I had a plan for my daughter before she was even a twinkle in my eye.  Not the kind of plan that many parents have for their children, like to be a doctor, a lawyer, or the first female President of the United States of America!  No, my plan was to raise the least anxious child I could possibly imagine.  I wanted her to have confidence instilled in her at an early age.    A plan that maybe only a psychotherapist would set out as the number one goal, but a plan nonetheless.  

I believe that confidence, especially the kind of confidence used to tackle challenges, is a primary ingredient for coping with anxiety.  As a psychotherapist with a younger clientele, I see anxiety manifest itself in young children and through adolescence.  Young children usually exhibit anxiety in psychosomatic forms, like a bad stomachache or by developing a “nervous habit.”  Adolescents are better equipped to express their anxiety verbally, but can experience it at a high volume and intensity.  

In order to carry out my plan for my baby, I needed to take the skills I teach my clients into consideration and think about how to apply that in an age-appropriate manner to my infant (now a toddler).  I can happily say that I have a confident, adventurous and calm toddler.  

How much of that I can contribute to genetics, I am not sure.  However, a person’s environment is what can bring out natural attributes, so it is imperative that we consider nurture in this equation.  Here is a list of things to consider when trying to raise a confident person with low anxiety starting from birth:  

1. Model the ability to cope with frustration.  

2. Use “emotion” language starting from day one. 

3. Consider a strong attachment with your newborn but allow him/her to sleep in his/her own space 

4. Provide a safe environment for your child to explore without sacrificing your own sanity! 

5. Encourage your baby to do things on her own during play without interfering the moment it gets tough for them.

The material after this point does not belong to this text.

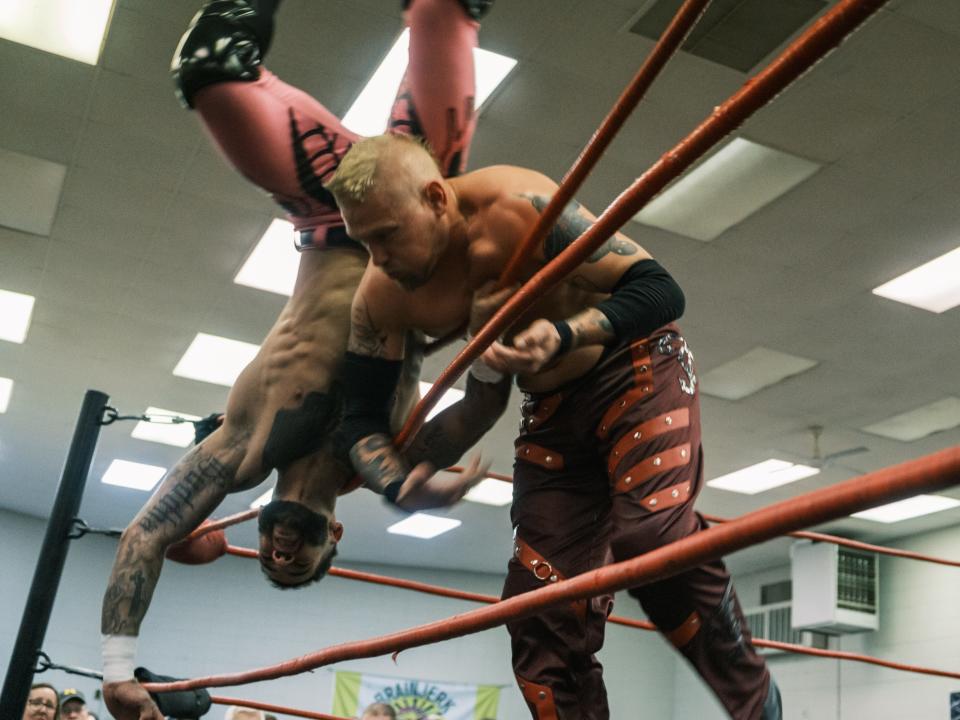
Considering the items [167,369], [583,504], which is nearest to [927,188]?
[583,504]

Let your baby “sit through” her own frustration; this is a critical opportunity to develop future coping skills. Alternatively, help only to the point where she can then take over.

For example, my daughter used to get so frustrated when she couldn’t put a puzzle piece in correctly and would end up clenching her fists and yelling.  I simply said in as calm a voice as I could muster, “I can see you are frustrated, it’s ok, try again.  Or, we can try another time.” It didn’t take long for her to pull herself together and try again.   

6.  Show your baby/toddler that you have faith in them.  If you do things for your child that they can developmentally capable of themselves, then you are hindering natural development. So, even if your child spills milk on the floor, allow her to attempt to hold a cup without your help.  A little spilled milk never hurt anybody. Really. 

7.  Be careful what you say.  I often hear older generations in my family say things to my daughter like, “You are GOING to break your neck!” if they see me allow her to climb on something that they view as dangerous.  Of course I am right there to spot her and monitor her safety.  I would say something a little less definitive, like “Be careful, watch your step.”  Telling a child something so definitive can be dangerous, because as kids, they think we know EVERYTHING, so talking in extremes can cause a child unnecessary anxiety.   

8.  After the newborn phase is over, teach your child to cope with stressors in various healthy ways, like singing, stretching, reading or hugging.  Try to avoid doing whatever will make them happy in the moment like putting on the TV or giving them a cookie to stop crying.   

9. If you have anxiety yourself, consider talking to a therapist to find out ways to reduce it for your and your family’s sake.